El conflicto del Ártico, se está derritiendo

calentamiento globalTORONTO, Ont.- El cambio climático que ha pasado de ser una especulación a una terrible realidad, ha prendido las alarmas sobre el futuro del Océano Glaciar Ártico que se  disputan entre otros, Rusia, Canadá, Estados Unidos, Noruega y Dinamarca, justo ahora que el deshielo durante el invierno que acaba de pasar, ha sido el peor en los últimos 32 años.

Los estudios del nuevo centro de investigación de cambio climático del Norte – FRAM –, situado en la capital de Ártico, Tromso, indican que la disminución en la capa de hielo en el Ártico, ha sido de más de 12 millones de kilómetros cuadrados, lo que equivale a 200 mil kilómetros menos de lo medido hace siete años cuando se consideró el peor período.

Pero la noticia, de por sí ya preocupante, parece importarle poco a quienes se disputan las riquezas naturales que allí se encuentran. Noruega, una de las naciones que pelea el derecho sobre el Ártico, está buscando la solución a su evidente disminución de petróleo y gas.

Ellos han dejado en claro que en la zona gélida, podrían explotar unos 360 mil kilómetros cuadrados, muy lejos de las aspiraciones de Rusia, que reclamó hace cuatro años un millón 200 mil kilómetros cuadrados.

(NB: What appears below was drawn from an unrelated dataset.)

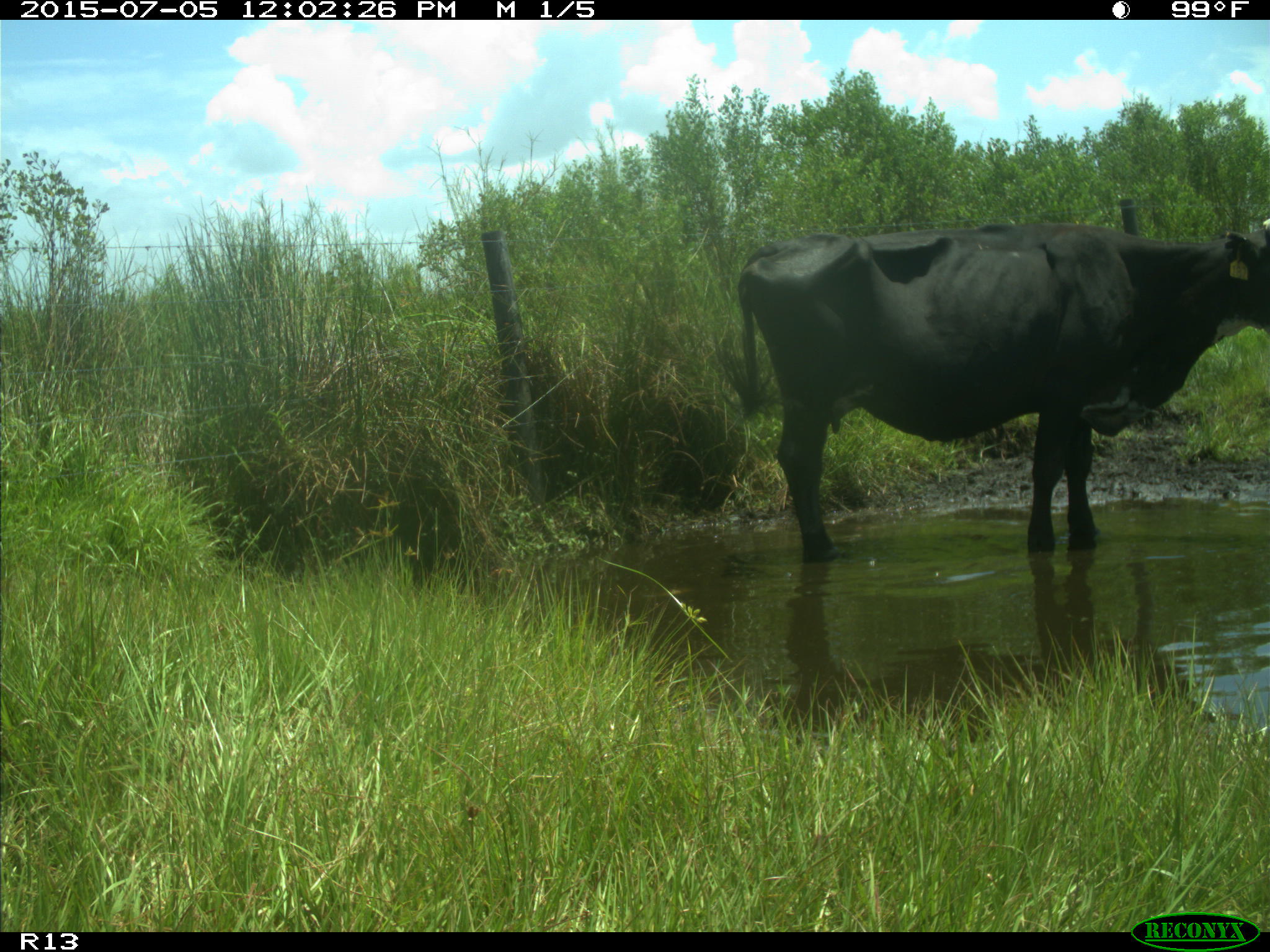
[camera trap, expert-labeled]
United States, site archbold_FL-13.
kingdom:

Y como para que no haya duda de sus pretensiones, los rusos han sido los únicos que a 4 kilómetros de profundidad, han puesto una bandera que marca, según ellos, su zona fronteriza.

Además, están construyendo ocho plantas de energía en el Ártico y el Polo Norte que estarían listas el año próximo.

Por su parte Canadá, el segundo país en extensión territorial después de Rusia, anunció hace varios meses la construcción de bases militares en el Ártico, pero hasta ahora el proyecto no ha empezado. Esta nación, solo ha izado su bandera en el gélido territorio, donde unos pocos soldados “cuidan” la frontera canadiense en el Ártico.

Pero los cinco países que se disputan estas riquezas en el Océano Glaciar Ártico y que se comprometieron hace tres años a respetar la Convención sobre el Derecho del Mar de Naciones Unidas, que en el 2014, resolverá esos reclamos territoriales, no tienen claros sus conflictos.

Desde hace mucho tiempo, se ha dicho que una extensión de un millón 200 mil kilómetros, no hace parte de la soberanía de ningún país. Además, Rusia y Noruega, tienen un pleito por la frontera de las islas de Svalbard, mientras Canadá y Dinamarca, pelean la soberanía de la isla Hans, que en el estrecho de Nares, controlaría el tránsito del Noroeste.

A pesar de que importantes organizaciones ambientales en el mundo están preocupadas por lo que a mediano plazo significaría el daño al ecosistema si comienzan a explotar recursos naturales allí, los países que se disputan las fronteras del Ártico creen otra cosa.

Ellos piensan más en lo que representa el 30 por ciento de las reservas mundiales de gas y el 13 por ciento de las de petróleo, que los ubicaría económicamente, al nivel de Arabia Saudita. Pero todavía hay más.

El área que disputan, Rusia, Canadá, Estados Unidos, Noruega y Dinamarca, es rica en zinc, oro, carbón, plata y rubíes, recursos que en pleno siglo XXI, representan la antesala a un enfrentamiento que lejos del término de “guerra fría”, se acerca más a un conflicto helado, que poco a poco se está derritiendo.